Nitekim Müslümanlar Rabbimizin bu âyette istediği gibi davranmakta, Ramazan ayı boyunca Allah’ın lütfuyla ibâdet edip mânevî rahmetle yıkanıp temizlenmekte, iftarla ferahlamakta, ibâdetle rahata ermekte ve Ramazan bayramına günahlardan kurtulmuş olarak kavuşup ferahlamaktadırlar.
Müslümanların bayramları da Ramazan ayı gibi ibâdetle başlamalı. Zaten öyle de oluyor. Müslümanlar bayrama o günün ilk ışıklarıyla beraber bayram namazı kılarak başlıyorlar…
Bu noktada, bazı televizyonların bayram öncesi programlarını hatırlatmak isterim. Bu kanallarda, bayramda neler yapılacağı konuşulurken şöyle deniyor: Bayram günü sabahleyin erkenden kalkılır. Tatlılar, şekerler hazır edilir. En iyi elbiseler giyilir. Büyüklerin elleri öpülür. vesâire…
Peki hani bayram namazı? Yok!.. Nerede oluyor böyle konuşmalar? Müslüman Türkiye’de… Yazık…
Ramazanla ilgili bayramın adı da gayet tabii ki “Ramazan bayramı” olur. Ama bazı mâlumlar bayram namazını bırakın, bayramın isminde bile Müslümanlarla müşterek değiller. Oruç ve bayram gibi şeylerden o kadar uzaklar ki, bu bayramın adının ne olduğunu bile gidip hocalardan sorup öğreniyorlar…
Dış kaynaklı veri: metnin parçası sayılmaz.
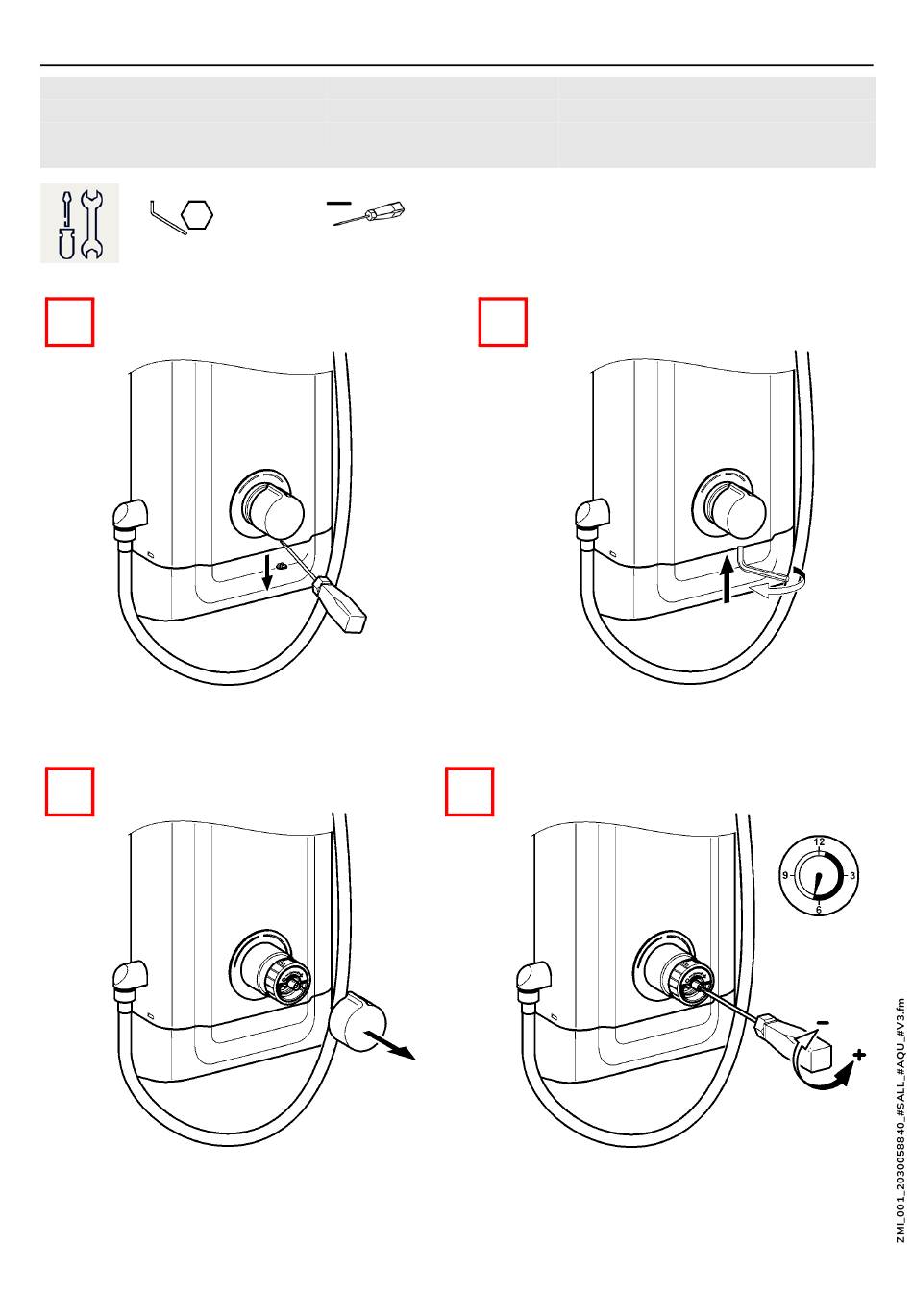 12
9
3
6
−
+
ZMI_001_2030058840_#SALL_#AQU_#V3.fm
Sayın Başbakan, bayrama yakın “Bazılarının, Ramazan bayramı yerine şeker bayramı demekte ısrar ettiklerini” söyledi. Özür dilerim; bendeniz bu meseleyi geçmiş senelerde bu köşede birkaç defa yazıya döktüm. Hatta dedim ki, “Madem Ramazan bayramına şeker bayramı diyorlar, kurban bayramına da et bayramı desinler bari.”
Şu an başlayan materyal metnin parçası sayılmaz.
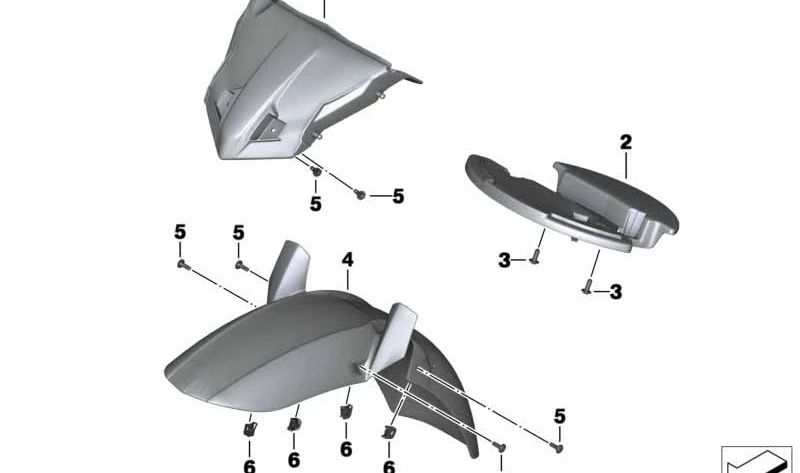 2
5
5
5
5
4
3
3
5
6
6
6
6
Onlar Kurban bayramına “Et bayramı” diyecek kadar ileri gitmiyorlarsa da İslâmî câmia içinde gördüklerimizden, kurban ibâdetiyle dalga geçen, Kurban bayramına, “Kavurma bayramı” diye hakâret edecek kadar ileri giden biri var. Kurban kesilmesine, “Ben hayvanların avukatıyım” diye karşı çıkan bu zat hukukçu ise de işte böyle İslâmî meselelerde de söz söylüyor. Avukat olan eşi de kendisi gibi hukukçu. Fener Rum Patriği Bartholomeos’un fahrî hukuk danışmanı ve avukatı. Her neyse konumuz eşi değil…
Gazetelere bakarsanız, kelimeleri teker-teker, tane-tane konuşan bu zatı, İslâmî hüviyet taşıyan bir gazetede köşe yazarı olarak bulursunuz. Kurban ibâdetine düşman olmak isterseniz onun yazılarını okuyun...
Ne yapalım ki, 85 senelik Türkiye’nin birikimi işte bu!.. Ne o?.. Niye şafak attı sizde?